Ministererlaubnis ermöglicht Ruhrgas-Übernahme
Schröder macht Eon den Weg frei

Die Eon AG wird Europas größter privater Gaskonzern. Am Freitag erhält der Düsseldorfer Konzern die Ministererlaubnis zur Übernahme der Ruhrgas AG. Damit krönt Eon-Chef Ulrich Hartmann den Umbau seines Unternehmens zu einem weltweit aktiven Energiekonzern. Allerdings bindet Wirtschaftsstaatssekretär Alfred Tacke die Genehmigung an Auflagen.

HB DÜSSELDORF. Die Eon AG wird Europas größter privater Gaskonzern. Am Freitag erhält der Düsseldorfer Konzern die Ministererlaubnis zur Übernahme der Ruhrgas AG. Damit krönt Eon-Chef Ulrich Hartmann den Umbau seines Unternehmens zu einem weltweit aktiven Energiekonzern. Allerdings bindet Wirtschaftsstaatssekretär Alfred Tacke die Genehmigung an Auflagen. So muss Eon sich vom ostdeutschen Gasunternehmen VNG in Leipzig trennen und das Netz der Ruhrgas für die Konkurrenten öffnen. Dagegen verzichtet Tacke darauf, Eon zum Verkauf der Gastochter Thüga zu verpflichten. Damit bleibt eine zentrale Forderung der Konkurrenz unerfüllt. Branchenkreise werteten die Auflagen daher als "schmerzhaft, aber erträglich".

Die Ruhrgas-Übernahme, die sich Eon schätzungsweise 10 Mrd. Euro kosten lässt, gehört zu den umstrittensten Fusionen der deutschen Wirtschaftsgeschichte. Das Bundeskartellamt hatte die Übernahme im Januar wegen erheblicher Bedenken verboten. Auch die Monopolkommission sah den gerade erst in Gang kommenden Wettbewerb auf dem Gasmarkt beeinträchtigt und sprach sich ebenfalls gegen das Ruhrgas-Geschäft aus.

Doch Hartmann ließ sich von den Bedenken der Wettbewerbshüter nicht von seinem Weg abbringen und spielte die politische Karte.
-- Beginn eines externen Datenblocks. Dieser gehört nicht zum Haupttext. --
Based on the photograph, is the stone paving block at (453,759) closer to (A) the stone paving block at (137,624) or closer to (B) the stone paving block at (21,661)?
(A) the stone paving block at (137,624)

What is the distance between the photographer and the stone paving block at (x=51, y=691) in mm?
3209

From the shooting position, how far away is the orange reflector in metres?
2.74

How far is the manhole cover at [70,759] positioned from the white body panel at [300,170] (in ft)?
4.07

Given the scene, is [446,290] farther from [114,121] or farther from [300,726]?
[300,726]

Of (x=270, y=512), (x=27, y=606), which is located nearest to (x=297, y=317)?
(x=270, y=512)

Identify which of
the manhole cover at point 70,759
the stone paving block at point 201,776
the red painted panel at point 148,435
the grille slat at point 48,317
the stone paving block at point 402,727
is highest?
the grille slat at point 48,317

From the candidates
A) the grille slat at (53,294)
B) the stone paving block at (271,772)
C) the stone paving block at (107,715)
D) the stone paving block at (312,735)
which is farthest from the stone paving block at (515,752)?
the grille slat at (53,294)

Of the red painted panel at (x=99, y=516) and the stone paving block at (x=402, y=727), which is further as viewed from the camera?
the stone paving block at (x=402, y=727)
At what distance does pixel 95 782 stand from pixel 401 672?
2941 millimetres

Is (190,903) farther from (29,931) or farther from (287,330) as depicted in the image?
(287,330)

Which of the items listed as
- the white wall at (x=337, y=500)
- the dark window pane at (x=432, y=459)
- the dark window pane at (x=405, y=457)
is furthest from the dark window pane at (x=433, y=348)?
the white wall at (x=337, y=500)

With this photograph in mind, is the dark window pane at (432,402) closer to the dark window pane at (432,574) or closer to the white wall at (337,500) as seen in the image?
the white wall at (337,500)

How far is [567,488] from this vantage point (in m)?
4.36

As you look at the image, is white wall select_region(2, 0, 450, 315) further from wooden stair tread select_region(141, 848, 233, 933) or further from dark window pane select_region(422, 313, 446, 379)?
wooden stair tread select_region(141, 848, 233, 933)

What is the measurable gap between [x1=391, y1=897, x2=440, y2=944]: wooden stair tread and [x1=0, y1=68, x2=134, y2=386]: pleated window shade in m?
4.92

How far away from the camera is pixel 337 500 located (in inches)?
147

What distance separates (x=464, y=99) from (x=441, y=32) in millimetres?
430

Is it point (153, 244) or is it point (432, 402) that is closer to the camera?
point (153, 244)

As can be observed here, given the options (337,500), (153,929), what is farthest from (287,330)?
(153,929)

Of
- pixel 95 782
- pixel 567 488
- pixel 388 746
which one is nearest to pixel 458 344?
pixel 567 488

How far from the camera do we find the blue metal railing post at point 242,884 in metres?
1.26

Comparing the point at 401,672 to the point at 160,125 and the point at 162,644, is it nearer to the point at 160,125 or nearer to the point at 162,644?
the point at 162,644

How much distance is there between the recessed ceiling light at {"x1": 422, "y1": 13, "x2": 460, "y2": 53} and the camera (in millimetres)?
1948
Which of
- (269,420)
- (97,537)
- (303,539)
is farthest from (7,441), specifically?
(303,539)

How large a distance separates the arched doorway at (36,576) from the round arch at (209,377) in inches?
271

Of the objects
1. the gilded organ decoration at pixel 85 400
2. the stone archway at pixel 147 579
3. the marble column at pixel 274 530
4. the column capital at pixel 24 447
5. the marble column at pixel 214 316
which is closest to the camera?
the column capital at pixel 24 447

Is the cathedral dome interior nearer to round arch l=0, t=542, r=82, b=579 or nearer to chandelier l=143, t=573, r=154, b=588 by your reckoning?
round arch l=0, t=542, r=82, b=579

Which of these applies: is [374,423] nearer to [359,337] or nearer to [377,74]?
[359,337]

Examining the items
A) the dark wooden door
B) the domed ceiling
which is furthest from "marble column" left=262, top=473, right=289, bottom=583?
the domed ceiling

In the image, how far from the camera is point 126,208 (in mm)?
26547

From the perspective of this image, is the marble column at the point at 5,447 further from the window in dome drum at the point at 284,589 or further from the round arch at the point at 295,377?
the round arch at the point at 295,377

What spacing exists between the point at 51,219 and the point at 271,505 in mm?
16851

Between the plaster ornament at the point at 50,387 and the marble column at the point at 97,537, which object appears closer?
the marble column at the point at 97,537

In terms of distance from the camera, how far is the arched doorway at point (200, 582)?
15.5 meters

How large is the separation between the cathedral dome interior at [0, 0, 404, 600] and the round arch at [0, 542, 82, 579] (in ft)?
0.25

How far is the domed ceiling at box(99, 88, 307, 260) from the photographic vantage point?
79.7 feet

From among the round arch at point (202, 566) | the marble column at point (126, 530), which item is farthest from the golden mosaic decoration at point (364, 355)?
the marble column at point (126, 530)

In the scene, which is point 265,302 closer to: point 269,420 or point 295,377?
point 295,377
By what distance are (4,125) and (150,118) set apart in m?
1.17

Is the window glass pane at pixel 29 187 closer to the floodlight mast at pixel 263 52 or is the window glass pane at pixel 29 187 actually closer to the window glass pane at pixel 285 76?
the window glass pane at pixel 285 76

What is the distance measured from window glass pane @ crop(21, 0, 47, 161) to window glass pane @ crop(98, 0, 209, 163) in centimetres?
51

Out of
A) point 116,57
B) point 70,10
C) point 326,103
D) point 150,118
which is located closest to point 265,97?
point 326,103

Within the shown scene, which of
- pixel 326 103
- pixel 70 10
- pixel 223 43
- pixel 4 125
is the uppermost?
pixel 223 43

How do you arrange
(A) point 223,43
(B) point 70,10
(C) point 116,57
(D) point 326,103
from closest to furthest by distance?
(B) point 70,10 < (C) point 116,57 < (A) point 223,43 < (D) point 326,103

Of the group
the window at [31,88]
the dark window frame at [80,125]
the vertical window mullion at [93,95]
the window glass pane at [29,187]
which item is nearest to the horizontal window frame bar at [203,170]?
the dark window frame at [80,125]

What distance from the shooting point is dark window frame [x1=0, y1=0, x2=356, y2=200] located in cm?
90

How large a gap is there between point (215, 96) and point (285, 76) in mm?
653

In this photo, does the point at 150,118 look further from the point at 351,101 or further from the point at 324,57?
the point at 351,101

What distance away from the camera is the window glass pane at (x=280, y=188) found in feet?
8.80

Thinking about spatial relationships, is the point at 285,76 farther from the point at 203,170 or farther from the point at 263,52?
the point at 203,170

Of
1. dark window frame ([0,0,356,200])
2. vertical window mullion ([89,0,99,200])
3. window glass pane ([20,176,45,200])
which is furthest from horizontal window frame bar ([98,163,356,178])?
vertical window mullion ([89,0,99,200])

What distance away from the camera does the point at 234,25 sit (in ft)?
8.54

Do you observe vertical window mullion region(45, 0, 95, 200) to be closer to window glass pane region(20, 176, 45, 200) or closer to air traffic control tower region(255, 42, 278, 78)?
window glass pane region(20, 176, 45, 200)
Bereits im vergangenen Herbst hatte Hartmann bei einem Geheimtreffen im Kanzleramt bei Bundeskanzler Gerhard Schröder um Unterstützung geworben. Wenig später hatte Wirtschaftsminister Müller eine Ministererlaubnis in Aussicht gestellt. Müller, früher selbst Eon-Manager, hatte später unter dem Druck der Öffentlichkeit seine Zuständigkeit für die Ministererlaubnis auf Staatssekretär Tacke übertragen, da er Befangenheitsvorwürfe fürchtete.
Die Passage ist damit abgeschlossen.